The Global Editors Network (GEN) confronts the problems and the opportunities of the world of media, looking to respond to a simple – but at the same time difficult – question: where is journalism headed in the future?

(Athens) – Writing well is not enough. To produce good journalism online requires much more. In the era of artificial intelligence, of 360° video and smart speakers in order to keep up with the times, with technology and, obviously, with the desires of readers who today do not just read, but expect to be able to interact with information content through animated infographics, listening to podcasts and watching videos and photo galleries that can bring them closer to the topics being covered.

In order to respond to these needs, the Global Editors Network (GEN) organised a three day event (taking place from the 13th to the 15th of June) with the most important experts in media and communication. The most recurring questions – and those asked during the connected workshop and masterclass – were: where is journalism heading? And, above all, where do publishers go from here? What should they be doing for their readers? What should editorial offices be doing in order to improve?

Not only occasional readers, but also their most loyal subscribers

In the past few years the perception of a publications role has changed. It is only with print editions, that there is value placed on the “selection of quality” for content and the reliance of publications to satisfy the selection requirements that are of interest to the reader. Now, with the growth in traffic created by social networks and with news being accessed in a fragmented manner, would seem to have spread the idea that for news happening in the moment in which it is given, its source and where it comes from is secondary and of less importance. Journalists need to confront this new cultural paradigm by creating content that is more informative than than that of the competition writing on the same topic and having a better understanding of the specific interests of their readers.

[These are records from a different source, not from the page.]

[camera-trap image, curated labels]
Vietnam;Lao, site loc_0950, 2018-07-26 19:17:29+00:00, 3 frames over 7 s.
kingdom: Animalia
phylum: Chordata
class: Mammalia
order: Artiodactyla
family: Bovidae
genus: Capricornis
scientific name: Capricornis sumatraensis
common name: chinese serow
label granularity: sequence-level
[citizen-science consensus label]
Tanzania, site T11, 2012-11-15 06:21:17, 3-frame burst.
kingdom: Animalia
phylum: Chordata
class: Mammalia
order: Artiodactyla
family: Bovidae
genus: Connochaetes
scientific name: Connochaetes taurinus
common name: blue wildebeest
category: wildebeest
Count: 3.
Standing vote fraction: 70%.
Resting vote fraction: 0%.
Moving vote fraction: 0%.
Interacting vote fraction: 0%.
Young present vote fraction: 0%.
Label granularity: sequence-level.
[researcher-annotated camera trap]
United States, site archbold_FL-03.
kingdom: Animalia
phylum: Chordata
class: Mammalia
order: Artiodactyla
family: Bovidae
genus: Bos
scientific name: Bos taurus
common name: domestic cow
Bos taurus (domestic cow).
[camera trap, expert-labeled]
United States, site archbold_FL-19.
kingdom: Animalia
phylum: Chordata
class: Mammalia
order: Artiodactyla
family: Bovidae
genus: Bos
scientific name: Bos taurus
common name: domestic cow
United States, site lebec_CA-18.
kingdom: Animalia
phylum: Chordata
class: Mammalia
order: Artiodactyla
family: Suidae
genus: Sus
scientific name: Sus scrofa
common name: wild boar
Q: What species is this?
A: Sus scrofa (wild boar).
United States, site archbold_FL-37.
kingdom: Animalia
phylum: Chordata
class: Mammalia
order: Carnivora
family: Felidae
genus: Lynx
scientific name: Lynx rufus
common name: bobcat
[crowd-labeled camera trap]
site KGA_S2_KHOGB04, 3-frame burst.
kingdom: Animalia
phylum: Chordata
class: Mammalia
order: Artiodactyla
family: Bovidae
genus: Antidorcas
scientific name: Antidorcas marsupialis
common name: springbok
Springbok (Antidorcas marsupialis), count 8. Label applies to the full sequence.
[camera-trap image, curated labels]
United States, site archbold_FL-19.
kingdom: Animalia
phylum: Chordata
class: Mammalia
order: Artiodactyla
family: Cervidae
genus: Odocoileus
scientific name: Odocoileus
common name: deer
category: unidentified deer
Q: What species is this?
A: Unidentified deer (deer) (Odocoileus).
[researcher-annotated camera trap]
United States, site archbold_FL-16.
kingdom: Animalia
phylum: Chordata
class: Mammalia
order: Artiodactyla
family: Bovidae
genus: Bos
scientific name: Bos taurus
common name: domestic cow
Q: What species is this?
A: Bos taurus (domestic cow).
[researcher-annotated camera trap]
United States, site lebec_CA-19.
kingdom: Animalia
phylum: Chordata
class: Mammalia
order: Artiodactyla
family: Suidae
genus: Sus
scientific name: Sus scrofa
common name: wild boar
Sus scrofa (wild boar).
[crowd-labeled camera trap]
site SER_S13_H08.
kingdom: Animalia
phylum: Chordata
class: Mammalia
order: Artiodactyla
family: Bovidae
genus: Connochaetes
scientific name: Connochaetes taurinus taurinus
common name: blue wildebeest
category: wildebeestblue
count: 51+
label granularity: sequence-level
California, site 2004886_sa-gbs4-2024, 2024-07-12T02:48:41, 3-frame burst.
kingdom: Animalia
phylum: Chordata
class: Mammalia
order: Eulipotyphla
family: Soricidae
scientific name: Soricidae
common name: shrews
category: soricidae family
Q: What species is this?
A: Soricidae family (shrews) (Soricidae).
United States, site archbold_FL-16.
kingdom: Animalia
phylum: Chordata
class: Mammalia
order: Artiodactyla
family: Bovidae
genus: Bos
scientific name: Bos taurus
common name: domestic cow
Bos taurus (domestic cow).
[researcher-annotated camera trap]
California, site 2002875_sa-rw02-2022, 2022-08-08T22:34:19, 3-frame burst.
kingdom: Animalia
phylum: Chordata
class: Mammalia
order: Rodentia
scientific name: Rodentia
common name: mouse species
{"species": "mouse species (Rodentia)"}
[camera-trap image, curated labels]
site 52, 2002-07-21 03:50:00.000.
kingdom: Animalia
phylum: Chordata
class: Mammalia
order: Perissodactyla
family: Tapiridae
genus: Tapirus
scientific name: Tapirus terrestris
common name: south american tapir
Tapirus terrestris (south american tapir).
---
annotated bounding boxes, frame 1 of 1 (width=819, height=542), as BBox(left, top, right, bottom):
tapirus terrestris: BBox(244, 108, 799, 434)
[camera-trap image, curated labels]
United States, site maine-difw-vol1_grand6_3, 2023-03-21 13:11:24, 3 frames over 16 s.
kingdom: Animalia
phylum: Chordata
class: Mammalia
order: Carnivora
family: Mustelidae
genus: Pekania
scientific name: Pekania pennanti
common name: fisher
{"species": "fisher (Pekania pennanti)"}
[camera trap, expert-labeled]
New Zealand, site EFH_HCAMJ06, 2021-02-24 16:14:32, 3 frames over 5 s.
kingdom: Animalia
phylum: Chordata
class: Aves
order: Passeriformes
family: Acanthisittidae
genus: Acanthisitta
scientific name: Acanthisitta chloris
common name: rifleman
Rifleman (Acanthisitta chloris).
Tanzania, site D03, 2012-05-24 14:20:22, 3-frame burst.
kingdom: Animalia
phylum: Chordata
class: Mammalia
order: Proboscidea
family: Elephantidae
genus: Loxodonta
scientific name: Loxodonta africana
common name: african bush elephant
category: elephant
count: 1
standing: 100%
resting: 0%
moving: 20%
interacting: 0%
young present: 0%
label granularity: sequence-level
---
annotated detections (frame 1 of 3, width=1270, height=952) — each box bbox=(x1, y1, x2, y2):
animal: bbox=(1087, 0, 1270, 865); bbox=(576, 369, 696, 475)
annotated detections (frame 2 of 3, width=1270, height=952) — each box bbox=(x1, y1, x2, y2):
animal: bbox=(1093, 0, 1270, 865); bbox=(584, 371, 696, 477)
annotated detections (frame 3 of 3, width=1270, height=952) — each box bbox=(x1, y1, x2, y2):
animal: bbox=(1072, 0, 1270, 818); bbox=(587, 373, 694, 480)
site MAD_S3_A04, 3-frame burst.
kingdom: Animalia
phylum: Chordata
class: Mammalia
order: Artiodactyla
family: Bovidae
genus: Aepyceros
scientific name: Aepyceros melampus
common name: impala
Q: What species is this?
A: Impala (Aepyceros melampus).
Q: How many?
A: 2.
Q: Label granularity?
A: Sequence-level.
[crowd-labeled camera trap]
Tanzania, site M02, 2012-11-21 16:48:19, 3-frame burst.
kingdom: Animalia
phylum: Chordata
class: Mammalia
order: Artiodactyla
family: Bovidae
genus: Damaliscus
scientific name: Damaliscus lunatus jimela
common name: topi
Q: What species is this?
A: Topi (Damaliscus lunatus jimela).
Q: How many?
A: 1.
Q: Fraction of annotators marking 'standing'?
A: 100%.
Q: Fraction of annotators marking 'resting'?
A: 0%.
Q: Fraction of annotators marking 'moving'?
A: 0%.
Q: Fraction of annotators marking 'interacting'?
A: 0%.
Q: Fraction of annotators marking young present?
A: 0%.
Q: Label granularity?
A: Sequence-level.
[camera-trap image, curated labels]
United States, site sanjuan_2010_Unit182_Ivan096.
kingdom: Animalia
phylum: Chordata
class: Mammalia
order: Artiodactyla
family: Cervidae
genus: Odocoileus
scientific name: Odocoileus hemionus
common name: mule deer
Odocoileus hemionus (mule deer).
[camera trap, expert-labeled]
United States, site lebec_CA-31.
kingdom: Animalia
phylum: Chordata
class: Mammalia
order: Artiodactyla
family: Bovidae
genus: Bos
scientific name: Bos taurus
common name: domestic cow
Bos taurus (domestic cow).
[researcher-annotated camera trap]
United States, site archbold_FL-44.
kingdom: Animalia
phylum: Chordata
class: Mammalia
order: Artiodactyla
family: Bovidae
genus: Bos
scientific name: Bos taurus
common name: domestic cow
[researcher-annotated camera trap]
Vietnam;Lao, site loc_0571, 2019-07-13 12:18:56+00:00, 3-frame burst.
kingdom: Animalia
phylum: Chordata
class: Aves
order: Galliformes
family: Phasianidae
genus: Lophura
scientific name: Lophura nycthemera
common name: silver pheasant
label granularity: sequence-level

Matthias Kretschmer, founder and CEO of Desk-net, in fact explained how the way in which journalists work has changed, having thus evolved:

  • Don’t select content based on the interests of the public
  • Schedule content correctly
  • Schedule the right content at the right time

These points, which are entering into the practices of modern online publications, have only been adopted in the past ten years, in response to the dizzying rise of particular news websites and the diversification of the competition. Because of this, for the first time, it is possible to understand what are the true interests of readers. 

From data to the presentation of the content

“Without data, you are just another person with an opinion.” The quote, which opened the masterclass of Dmitry Shishkin, editor in chief of Culture Trip, was made by W. Edwards Deming, an American statistician, lecturer and management consultant. Data is therefore fundamental and can help us to better structure our homepages and satisfy our readers. To do this, use these four principles as a guide. 

  • Get attention with the title
  • Choose the photos with care
  • Keep checking on it with your mobile
  • Offer a varied and balanced selection of content

By analysing our homepage, and the content displayed, helps us to create content more suited to our readership. That way they can choose us every day with greater interest.